Dataset extract Start Marker

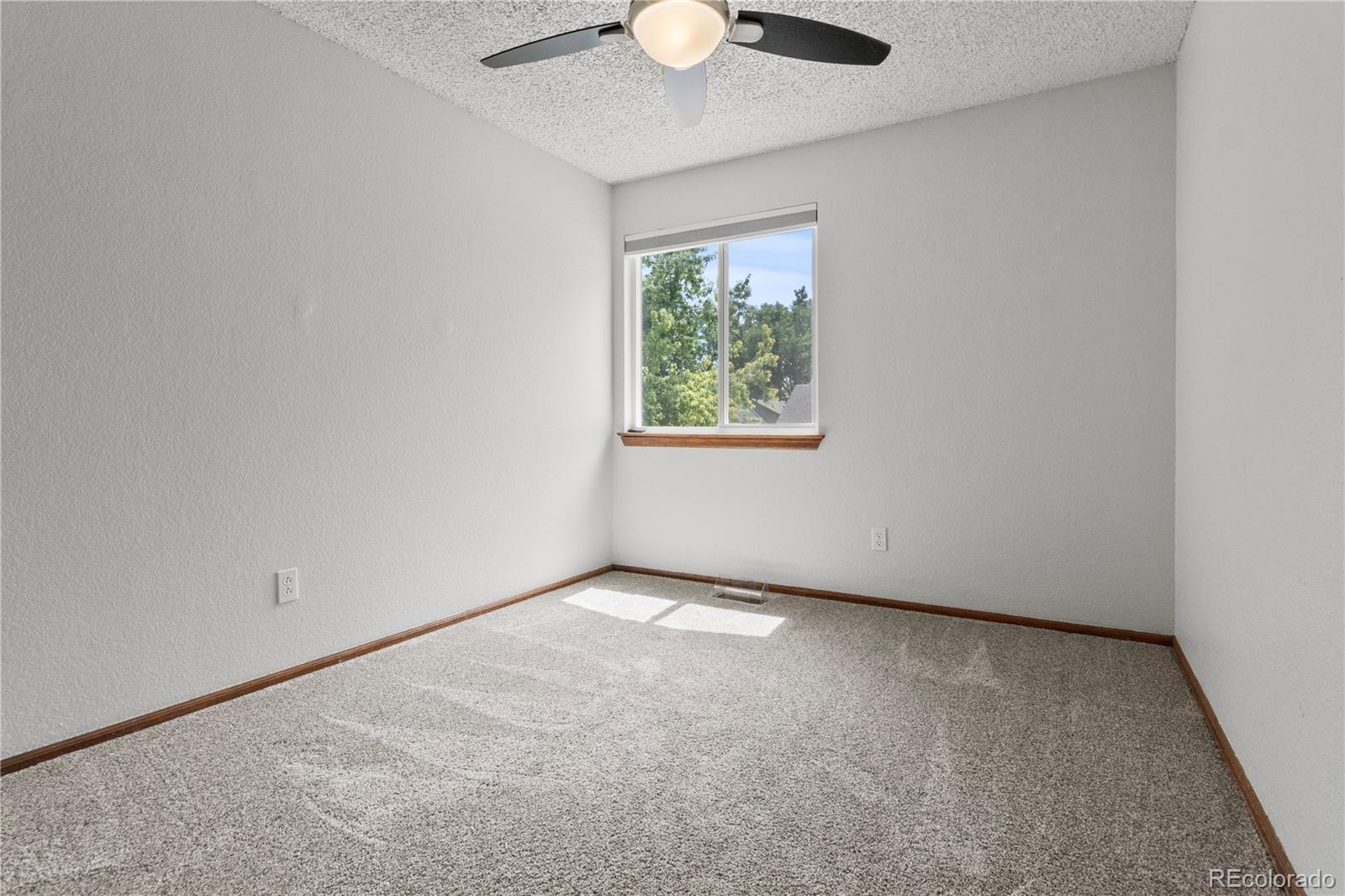 MLS Image #26 for 11445 w maplewood avenue,littleton, Colorado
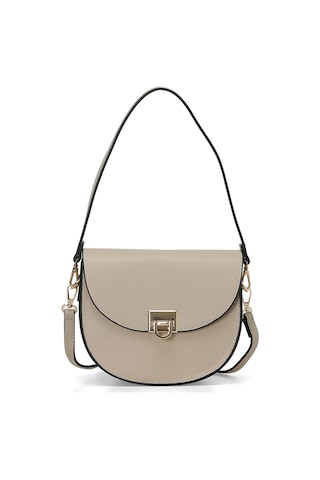 İnci Incı London 5fx Bej Kadın Çapraz Çanta 000000000101983775 Bej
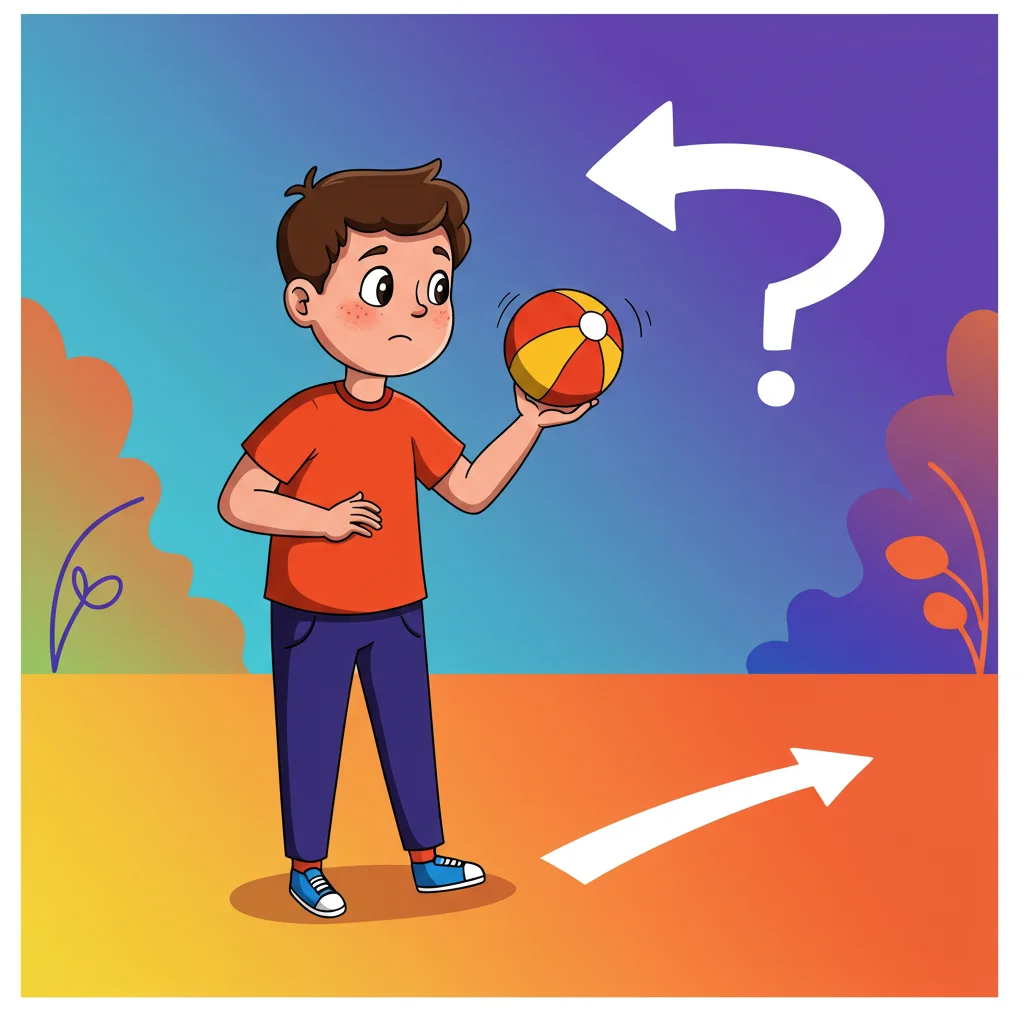 Select the correct interpretation of "observe".
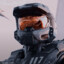 Master Chief-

Dataset extract End Marker

In your reply, every line of the material should appear exactly as written, and no picture should.

> **Task result**
 MLS Image #26 for 11445 w maplewood avenue,littleton, Colorado
 İnci Incı London 5fx Bej Kadın Çapraz Çanta 000000000101983775 Bej
 Select the correct interpretation of "observe".
 Master Chief-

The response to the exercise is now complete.